Eric Zemmour est une idéologie hybride. Il emprunte à Valles, Morus, Dorumon, Bainville, Renault Camu, mais peut encore citer De Gaulle, considéré comme un traître par les gens de droite qui s’opposent à Vichy. Il a également été condamné à mort par contumace par Petan ! Et après la guerre, il a régné avec la gauche, les communistes et les démocraties chrétiennes. C’est très déroutant qu’Eric Zemmour loue à la fois Petan de Vichy et le général de Gaulle ! Mais il faut jeter un large filet !

Marine Le Pen est, en fait, la paternité du général Boulangiste avec le soutien démographique populaire et le populisme social. Mais l’électorat a clairement un pont entre ces deux traditions.

En toi Histoire de l’extrême droite de France, Vous avez évoqué le “poison efficace” de la société française contre l’extrême droite. Sont-ils toujours là ?

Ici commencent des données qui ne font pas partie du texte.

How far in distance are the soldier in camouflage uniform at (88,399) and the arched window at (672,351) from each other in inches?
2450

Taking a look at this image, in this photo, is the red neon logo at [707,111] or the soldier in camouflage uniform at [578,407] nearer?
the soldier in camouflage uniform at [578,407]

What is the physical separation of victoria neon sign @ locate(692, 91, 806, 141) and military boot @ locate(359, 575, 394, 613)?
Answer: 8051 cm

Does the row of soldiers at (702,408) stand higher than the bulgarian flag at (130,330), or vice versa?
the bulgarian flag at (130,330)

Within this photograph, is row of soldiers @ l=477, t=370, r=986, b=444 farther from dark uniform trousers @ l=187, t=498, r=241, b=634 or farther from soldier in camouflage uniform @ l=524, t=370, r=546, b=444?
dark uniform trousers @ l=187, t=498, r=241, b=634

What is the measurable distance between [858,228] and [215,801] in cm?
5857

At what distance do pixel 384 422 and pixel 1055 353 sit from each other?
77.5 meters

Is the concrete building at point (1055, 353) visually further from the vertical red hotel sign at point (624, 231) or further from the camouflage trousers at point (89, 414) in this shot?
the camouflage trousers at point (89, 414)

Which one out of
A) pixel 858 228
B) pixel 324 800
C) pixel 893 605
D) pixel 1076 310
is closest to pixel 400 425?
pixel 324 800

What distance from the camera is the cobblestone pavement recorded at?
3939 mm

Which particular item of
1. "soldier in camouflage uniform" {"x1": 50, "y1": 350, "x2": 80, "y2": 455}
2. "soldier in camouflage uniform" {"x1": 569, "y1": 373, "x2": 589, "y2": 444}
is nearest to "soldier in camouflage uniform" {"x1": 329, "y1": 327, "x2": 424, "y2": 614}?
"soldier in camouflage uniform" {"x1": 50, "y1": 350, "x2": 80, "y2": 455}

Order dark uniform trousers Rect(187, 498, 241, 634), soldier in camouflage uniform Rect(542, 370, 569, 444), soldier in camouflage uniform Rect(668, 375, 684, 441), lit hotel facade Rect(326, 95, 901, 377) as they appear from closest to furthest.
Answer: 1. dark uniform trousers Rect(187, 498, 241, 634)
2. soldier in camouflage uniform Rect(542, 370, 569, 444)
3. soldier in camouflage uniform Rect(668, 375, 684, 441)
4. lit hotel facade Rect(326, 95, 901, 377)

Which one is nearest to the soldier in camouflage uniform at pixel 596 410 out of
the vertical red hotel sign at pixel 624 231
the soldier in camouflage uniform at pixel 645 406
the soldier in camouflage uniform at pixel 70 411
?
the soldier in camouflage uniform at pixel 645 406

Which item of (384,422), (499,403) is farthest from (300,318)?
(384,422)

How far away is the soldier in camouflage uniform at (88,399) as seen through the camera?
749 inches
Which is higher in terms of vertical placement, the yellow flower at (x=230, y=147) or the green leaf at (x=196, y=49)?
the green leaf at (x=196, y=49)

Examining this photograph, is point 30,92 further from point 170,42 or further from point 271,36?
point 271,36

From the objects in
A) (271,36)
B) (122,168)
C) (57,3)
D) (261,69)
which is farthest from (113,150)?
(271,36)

L’esprit de “défense républicaine”, que nous avons connu par le passé contre ceux qui ont tenté de vaincre le Parti républicain, est sans doute beaucoup plus à notre époque en raison de l’affaiblissement important du Parti démocrate et de son extrême division. Comme se définissait le chef du gouvernement de la Défense républicaine en 1899, nous n’avons pas aujourd’hui Waldeck Rousseau, « un républicain modéré mais pas un républicain modéré ». La démocratie et les valeurs républicaines ne sont plus aussi profondément enracinées qu’elles l’étaient par le passé, c’est donc une voie idéaliste.

Application L’Express

Analyse de suivi et décryptage où que vous soyez

Téléchargez l'application

Téléchargez l’application

Côté intellectuel, naissance d’un flux similaire au comité d’alerte des intellectuels antifascistes, fondé en 1934 et auquel participent les philosophes Alain, Paul Rivet, Paul Langevin, et André Breton, Jankasuu, André Malraux, etc. Ne peut pas être vu. Le plus publié aujourd’hui est une écoute satisfaisante des thèses nationalistes. Pourtant, c’est la base de la pensée que l’avenir de la démocratie sera accompli.


avis

Chronique

Portrait d'Albert Moukheiber, 8 janvier 2020, Paris, France.Par Albert Moukheiber

Chronique

David Babeles

Le groupe de réflexion L’Express

Le dernier réacteur français a été lancé en 2004.Cécile Maisonneuve est Senior Fellow à l’Institut Montagne et Conseillère au Centre Énergie et Climat de l’IFRI.